Case ID: so2d_652/html/0927-01.html
Source: Caselaw Access Project
Author: {"author": "ALLEN, Judge.", "license": "Public Domain", "url": "https://static.case.law/"}
Date Created: 2024-08-24T03:29:51.129683

Chrystle LITTLE, Appellant, v. DEPARTMENT OF LABOR AND EMPLOYMENT SECURITY, Appellee.
    No. 94-213.
    District Court of Appeal of Florida, First District.
    March 29, 1995.
    Rehearing Denied May 5, 1995.
    
      Ben R. Patterson of Patterson & Trayn-ham, Tallahassee, for appellant.
    Edward A. Dion of Dept, of Labor and Employment Sec., Tallahassee, for appellee.
   ALLEN, Judge.

The appellant challenges an order of the Public Employees Relations Commission (PERC) which determined that the appellant had abandoned her position with the appellee Department of Labor and Employment Security. We reject the appellant’s assertions that the evidence establishes as a matter of law that no abandonment took place and that the hearing officer erred in rejecting testimony from the appellant’s supervisor. But we find merit in the appellant’s contention that the hearing officer and PERC erred in relying upon the evidentiary presumption of abandonment found in Florida Administrative Code Rule 22A-7.010(2)(a), which provides in- pertinent part:

An employee who is absent without authorized leave of absence for 3 consecutive workdays shall be deemed to have abandoned her position and to have resigned from the Career Service.

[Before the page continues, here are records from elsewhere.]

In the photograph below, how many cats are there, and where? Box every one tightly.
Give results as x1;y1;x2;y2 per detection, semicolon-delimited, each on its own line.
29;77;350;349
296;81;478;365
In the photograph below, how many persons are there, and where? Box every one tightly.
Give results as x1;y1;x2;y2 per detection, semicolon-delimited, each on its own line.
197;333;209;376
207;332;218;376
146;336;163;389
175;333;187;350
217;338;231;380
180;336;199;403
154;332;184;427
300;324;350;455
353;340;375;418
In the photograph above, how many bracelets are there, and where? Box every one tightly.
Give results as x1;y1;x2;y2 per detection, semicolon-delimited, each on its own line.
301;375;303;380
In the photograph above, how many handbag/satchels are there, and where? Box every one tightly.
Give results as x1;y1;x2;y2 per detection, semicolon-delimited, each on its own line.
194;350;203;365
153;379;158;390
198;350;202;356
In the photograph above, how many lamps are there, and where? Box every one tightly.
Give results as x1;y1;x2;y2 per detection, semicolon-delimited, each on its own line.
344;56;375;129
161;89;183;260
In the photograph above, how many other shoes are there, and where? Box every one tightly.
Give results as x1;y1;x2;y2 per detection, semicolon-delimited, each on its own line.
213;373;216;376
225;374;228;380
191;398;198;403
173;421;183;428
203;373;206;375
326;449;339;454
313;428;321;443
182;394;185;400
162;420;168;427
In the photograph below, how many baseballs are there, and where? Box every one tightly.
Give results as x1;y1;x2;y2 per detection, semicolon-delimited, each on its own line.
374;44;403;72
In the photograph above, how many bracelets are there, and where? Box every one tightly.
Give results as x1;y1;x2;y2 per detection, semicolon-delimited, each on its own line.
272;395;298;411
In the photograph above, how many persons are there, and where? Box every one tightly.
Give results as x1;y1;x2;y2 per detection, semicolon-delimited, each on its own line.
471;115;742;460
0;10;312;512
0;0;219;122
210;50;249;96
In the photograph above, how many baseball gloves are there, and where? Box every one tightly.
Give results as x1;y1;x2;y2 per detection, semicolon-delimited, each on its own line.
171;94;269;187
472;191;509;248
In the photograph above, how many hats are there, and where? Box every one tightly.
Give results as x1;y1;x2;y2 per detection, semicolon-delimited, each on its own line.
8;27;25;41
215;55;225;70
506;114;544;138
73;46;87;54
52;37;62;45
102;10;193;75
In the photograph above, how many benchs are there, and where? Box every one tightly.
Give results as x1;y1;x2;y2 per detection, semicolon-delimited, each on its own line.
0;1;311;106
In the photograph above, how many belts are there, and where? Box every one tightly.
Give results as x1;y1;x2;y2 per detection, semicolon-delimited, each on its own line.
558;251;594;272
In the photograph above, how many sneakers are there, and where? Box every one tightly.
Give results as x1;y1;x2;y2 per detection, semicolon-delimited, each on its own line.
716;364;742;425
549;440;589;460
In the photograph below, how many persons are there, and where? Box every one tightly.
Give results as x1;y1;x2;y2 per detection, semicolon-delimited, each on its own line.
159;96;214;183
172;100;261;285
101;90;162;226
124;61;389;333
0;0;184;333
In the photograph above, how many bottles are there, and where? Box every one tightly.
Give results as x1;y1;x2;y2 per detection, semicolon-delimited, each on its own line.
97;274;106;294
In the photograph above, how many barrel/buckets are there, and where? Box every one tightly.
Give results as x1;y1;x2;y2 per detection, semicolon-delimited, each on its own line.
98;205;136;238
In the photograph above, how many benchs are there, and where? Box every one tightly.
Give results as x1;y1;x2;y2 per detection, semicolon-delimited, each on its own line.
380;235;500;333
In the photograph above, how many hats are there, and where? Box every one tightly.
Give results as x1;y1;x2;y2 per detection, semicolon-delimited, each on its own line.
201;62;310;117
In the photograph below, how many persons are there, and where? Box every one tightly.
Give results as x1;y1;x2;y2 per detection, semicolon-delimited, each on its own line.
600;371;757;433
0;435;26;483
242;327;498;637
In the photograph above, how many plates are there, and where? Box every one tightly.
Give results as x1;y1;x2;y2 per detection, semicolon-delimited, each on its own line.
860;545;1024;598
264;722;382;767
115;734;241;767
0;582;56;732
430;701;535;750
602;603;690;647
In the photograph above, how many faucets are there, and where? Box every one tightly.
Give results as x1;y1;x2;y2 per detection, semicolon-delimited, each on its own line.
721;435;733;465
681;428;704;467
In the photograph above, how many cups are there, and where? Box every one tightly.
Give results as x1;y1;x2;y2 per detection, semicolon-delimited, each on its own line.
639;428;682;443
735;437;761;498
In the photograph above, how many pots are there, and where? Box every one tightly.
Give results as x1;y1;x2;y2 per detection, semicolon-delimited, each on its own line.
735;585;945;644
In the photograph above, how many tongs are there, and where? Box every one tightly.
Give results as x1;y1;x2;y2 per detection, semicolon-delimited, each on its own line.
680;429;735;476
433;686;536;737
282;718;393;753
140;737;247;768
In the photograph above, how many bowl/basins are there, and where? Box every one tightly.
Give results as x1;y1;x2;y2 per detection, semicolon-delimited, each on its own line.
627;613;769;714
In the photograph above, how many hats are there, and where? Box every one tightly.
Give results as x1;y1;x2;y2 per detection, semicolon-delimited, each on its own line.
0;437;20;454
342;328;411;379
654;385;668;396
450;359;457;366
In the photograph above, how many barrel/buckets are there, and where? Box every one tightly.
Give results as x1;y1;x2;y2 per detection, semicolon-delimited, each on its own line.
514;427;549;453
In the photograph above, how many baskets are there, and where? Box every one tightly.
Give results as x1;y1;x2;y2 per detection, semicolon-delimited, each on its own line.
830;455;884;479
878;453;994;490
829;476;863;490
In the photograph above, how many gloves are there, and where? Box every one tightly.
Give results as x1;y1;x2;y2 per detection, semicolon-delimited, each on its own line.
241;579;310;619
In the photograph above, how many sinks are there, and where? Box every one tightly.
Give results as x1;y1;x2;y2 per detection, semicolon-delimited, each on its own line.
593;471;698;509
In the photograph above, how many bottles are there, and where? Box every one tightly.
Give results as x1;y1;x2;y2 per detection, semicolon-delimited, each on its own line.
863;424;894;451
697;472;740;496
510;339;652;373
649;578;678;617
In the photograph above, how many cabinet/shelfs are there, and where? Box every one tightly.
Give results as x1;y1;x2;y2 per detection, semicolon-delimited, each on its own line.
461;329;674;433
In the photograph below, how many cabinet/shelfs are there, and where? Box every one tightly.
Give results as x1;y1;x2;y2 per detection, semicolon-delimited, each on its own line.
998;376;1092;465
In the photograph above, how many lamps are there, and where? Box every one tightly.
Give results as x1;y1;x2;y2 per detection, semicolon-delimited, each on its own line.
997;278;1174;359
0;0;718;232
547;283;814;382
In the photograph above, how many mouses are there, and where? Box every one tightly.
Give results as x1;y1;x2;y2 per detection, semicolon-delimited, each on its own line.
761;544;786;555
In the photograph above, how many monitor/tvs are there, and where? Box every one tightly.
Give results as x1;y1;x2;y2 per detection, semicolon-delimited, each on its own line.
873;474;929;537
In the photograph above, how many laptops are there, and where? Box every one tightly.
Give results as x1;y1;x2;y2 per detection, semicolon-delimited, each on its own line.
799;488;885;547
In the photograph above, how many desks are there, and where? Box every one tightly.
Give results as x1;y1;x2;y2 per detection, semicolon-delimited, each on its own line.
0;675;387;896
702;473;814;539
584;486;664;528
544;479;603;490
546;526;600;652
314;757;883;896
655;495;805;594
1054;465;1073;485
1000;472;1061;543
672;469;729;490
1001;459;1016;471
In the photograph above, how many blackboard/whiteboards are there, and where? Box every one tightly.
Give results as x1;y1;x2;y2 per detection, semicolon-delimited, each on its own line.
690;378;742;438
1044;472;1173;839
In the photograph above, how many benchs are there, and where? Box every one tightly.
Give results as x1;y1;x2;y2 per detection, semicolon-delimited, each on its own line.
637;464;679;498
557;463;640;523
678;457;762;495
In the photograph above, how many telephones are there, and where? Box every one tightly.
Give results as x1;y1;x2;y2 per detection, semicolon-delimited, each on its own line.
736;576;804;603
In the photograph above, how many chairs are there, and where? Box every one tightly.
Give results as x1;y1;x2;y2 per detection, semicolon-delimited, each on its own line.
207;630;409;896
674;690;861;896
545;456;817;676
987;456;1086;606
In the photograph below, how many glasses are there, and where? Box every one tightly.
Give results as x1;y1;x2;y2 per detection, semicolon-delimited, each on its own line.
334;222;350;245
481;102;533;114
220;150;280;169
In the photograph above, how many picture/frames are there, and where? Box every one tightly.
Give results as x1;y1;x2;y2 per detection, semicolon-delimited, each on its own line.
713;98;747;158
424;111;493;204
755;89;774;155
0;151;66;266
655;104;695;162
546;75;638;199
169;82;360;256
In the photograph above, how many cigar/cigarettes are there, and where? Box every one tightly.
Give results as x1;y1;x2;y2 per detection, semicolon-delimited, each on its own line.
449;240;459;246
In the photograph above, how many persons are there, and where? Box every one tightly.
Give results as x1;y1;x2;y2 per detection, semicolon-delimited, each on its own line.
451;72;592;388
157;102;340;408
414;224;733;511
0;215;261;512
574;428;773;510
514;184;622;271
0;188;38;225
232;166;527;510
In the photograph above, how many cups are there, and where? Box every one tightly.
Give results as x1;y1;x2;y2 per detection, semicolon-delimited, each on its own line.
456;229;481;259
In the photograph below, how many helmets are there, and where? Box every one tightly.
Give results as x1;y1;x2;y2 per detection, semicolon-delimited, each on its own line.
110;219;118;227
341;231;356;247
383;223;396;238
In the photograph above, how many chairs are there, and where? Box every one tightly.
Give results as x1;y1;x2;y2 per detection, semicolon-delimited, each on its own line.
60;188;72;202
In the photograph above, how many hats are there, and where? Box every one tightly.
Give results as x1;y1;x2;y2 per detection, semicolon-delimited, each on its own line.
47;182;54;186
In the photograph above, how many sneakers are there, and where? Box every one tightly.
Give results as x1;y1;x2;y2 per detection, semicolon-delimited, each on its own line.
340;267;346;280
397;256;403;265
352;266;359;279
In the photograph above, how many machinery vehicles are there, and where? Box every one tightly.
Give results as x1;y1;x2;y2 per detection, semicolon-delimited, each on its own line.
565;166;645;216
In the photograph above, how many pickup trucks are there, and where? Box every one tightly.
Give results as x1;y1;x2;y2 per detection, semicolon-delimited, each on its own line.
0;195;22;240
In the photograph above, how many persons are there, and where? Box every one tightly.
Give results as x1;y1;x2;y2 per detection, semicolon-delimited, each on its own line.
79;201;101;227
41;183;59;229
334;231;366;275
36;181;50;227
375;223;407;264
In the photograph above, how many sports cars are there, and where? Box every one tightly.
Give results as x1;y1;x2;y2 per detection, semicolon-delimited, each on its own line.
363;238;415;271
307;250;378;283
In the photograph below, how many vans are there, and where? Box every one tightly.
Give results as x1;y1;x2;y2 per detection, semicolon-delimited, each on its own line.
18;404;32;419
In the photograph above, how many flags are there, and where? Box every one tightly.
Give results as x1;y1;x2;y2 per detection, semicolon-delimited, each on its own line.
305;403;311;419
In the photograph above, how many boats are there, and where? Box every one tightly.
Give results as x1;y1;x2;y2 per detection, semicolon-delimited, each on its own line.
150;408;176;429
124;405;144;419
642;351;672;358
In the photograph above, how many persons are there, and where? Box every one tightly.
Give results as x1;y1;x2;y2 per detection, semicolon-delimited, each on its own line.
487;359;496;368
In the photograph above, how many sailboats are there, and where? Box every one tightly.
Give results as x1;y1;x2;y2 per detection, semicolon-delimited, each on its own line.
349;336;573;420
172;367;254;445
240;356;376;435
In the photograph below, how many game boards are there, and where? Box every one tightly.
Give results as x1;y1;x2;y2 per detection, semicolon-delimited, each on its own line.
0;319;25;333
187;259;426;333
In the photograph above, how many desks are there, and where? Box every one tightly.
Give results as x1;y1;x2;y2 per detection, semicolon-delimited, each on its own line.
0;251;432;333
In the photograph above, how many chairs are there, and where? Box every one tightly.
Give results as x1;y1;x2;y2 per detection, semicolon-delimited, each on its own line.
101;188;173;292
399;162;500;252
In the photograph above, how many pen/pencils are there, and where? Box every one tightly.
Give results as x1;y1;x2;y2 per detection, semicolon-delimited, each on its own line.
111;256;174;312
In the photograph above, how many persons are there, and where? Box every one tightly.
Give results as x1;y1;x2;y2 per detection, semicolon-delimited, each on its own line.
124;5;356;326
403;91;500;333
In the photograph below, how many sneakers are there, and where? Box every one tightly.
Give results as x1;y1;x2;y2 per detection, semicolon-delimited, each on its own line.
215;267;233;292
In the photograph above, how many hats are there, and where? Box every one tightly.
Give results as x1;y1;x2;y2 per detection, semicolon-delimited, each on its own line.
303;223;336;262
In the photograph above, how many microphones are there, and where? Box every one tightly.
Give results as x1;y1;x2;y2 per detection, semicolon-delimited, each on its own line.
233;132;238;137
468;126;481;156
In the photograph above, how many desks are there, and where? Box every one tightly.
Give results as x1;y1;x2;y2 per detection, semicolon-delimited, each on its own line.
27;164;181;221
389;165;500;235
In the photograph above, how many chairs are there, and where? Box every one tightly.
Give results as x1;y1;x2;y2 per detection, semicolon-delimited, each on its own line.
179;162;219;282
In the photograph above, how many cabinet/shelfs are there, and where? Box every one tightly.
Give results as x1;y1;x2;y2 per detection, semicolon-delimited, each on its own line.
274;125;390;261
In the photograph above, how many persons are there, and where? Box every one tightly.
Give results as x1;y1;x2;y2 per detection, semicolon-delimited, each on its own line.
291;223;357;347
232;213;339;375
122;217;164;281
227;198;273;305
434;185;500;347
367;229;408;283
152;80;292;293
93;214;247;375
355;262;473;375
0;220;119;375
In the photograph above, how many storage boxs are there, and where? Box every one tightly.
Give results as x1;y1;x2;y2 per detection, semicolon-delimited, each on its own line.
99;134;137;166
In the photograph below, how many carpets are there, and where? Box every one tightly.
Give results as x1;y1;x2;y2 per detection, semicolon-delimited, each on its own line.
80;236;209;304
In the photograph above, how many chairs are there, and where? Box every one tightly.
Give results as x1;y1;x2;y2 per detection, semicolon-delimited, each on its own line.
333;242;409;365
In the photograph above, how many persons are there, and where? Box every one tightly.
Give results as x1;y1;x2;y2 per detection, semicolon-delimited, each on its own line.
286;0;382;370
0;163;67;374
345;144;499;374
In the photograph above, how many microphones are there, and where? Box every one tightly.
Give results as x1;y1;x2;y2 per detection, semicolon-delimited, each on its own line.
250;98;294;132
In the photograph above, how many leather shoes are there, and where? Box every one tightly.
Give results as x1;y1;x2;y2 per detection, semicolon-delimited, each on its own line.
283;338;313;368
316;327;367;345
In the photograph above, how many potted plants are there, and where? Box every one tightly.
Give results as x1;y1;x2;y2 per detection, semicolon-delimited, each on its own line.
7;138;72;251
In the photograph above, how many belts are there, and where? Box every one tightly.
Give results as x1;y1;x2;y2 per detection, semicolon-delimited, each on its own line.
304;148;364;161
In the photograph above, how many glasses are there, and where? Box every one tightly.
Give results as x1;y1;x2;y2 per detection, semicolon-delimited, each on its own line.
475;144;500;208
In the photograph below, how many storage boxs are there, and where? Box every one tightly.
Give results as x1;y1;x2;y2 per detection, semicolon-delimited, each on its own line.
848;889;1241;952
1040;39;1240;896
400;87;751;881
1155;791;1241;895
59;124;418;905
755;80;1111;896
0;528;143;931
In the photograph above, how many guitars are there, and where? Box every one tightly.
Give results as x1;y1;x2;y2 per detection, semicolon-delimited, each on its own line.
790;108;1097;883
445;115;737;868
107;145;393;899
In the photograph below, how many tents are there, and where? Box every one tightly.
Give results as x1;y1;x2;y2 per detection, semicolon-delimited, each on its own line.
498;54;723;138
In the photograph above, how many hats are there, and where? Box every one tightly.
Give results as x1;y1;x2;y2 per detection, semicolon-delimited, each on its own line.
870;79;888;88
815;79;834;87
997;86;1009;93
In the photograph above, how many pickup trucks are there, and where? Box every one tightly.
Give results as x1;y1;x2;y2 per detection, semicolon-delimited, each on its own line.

A state executive branch agency lacks implied or inherent power to fashion, adopt, or apply a legal presumption for application in an administrative proceeding in the absence of specific authority in a statute or the constitution. McDonald v. Department of Professional Regulation, 582 So.2d 660 (Fla. 1st DCA 1991). The courts of this state have found no specific statutory or constitutional authority for the presumption involved here, see Jenkins v. Department of Health and Rehabilitative Services, 618 So.2d 749 (Fla. 1st DCA), rev. dismissed, 623 So.2d 493 (Fla.1993); Tomlinson v. Department of Health & Rehabilitative Services, 558 So.2d 62 (Fla. 2d DCA 1990), and none has been provided by the parties to this appeal. Because the impermissible presumption played a material role in leading the hearing officer and PERC to conclude that the appellant had abandoned her position, we set aside the order and remand for further proceedings.

BARFIELD, J., and SHIVERS, Senior Judge, concur. 
      
       Rule 22A-7.010(2)(a) was subsequently transferred to 60K-4.010(2)(a), Florida Administrative Code, and has since been amended to omit the evidentiary presumption.